Leben mit Multipler Sklerose
Die Diagnose MS kann das Leben der Betroffenen und ihrer Angehörigen stark verändern. Es ist wichtig, sich umfassend über die Erkrankung zu informieren, sich professionelle Hilfe zu suchen und sich mit anderen Betroffenen auszutauschen.
Unterstützung für Betroffene und Angehörige:
- Ärzte und Therapeuten: Neurologen, Hausärzte, Physiotherapeuten, Ergotherapeuten, Logopäden und Psychotherapeuten können Betroffene und ihre Angehörigen umfassend beraten und unterstützen.
- Selbsthilfegruppen: Der Austausch mit anderen Betroffenen kann sehr hilfreich sein, um Erfahrungen auszutauschen, sich gegenseitig zu unterstützen und neue Perspektiven zu gewinnen. Die Deutsche Multiple Sklerose Gesellschaft (DMSG) bietet ein bundesweites Netzwerk von Selbsthilfegruppen an.
- Beratungsstellen: Verschiedene Beratungsstellen bieten Informationen, Beratung und Unterstützung für Menschen mit MS und ihre Angehörigen an.

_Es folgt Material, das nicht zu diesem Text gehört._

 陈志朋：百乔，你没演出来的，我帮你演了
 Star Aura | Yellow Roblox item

- Sozialleistungen: Menschen mit MS haben unter Umständen Anspruch auf verschiedene Sozialleistungen, wie z.B. einen Schwerbehindertenausweis, Pflegeleistungen oder finanzielle Unterstützung.

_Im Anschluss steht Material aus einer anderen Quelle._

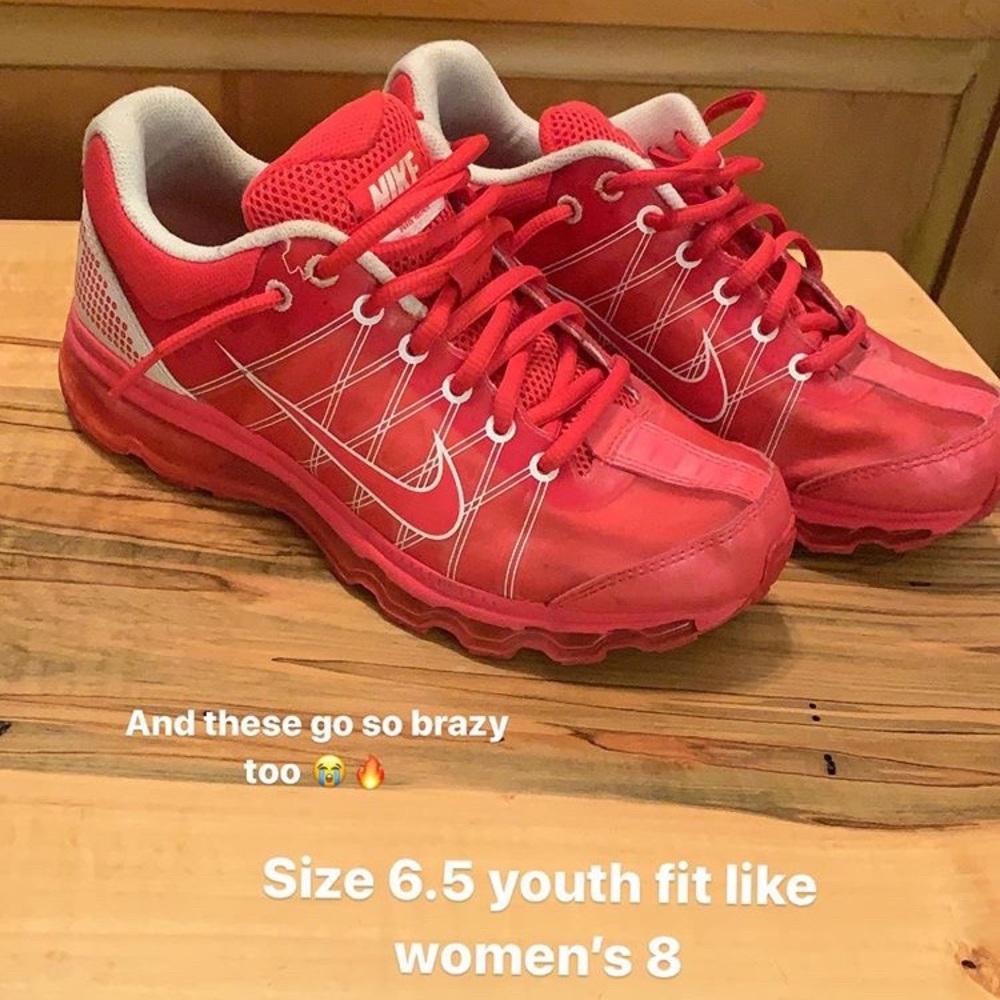Nike air max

Tipps für den Alltag mit MS:
- Akzeptieren Sie die Erkrankung: Die Diagnose MS zu akzeptieren, ist ein wichtiger Schritt, um mit der Erkrankung umzugehen.
- Nehmen Sie professionelle Hilfe in Anspruch: Zögern Sie nicht, sich professionelle Hilfe zu suchen, wenn Sie Unterstützung benötigen.
- Tauschen Sie sich mit anderen Betroffenen aus: Der Austausch mit anderen Betroffenen kann sehr hilfreich sein, um Erfahrungen auszutauschen und sich gegenseitig zu unterstützen.
- Achten Sie auf Ihre Gesundheit: Eine gesunde Lebensweise mit ausgewogener Ernährung, regelmäßiger Bewegung und ausreichend Schlaf kann die Symptome lindern und die Lebensqualität verbessern.
- Planen Sie Ihren Alltag: Planen Sie Ihren Alltag so, dass Sie ausreichend Zeit für Ruhe und Entspannung haben.
- Seien Sie geduldig mit sich selbst: MS ist eine chronische Erkrankung, die viel Geduld und Kraft erfordert. Seien Sie geduldig mit sich selbst und geben Sie nicht auf.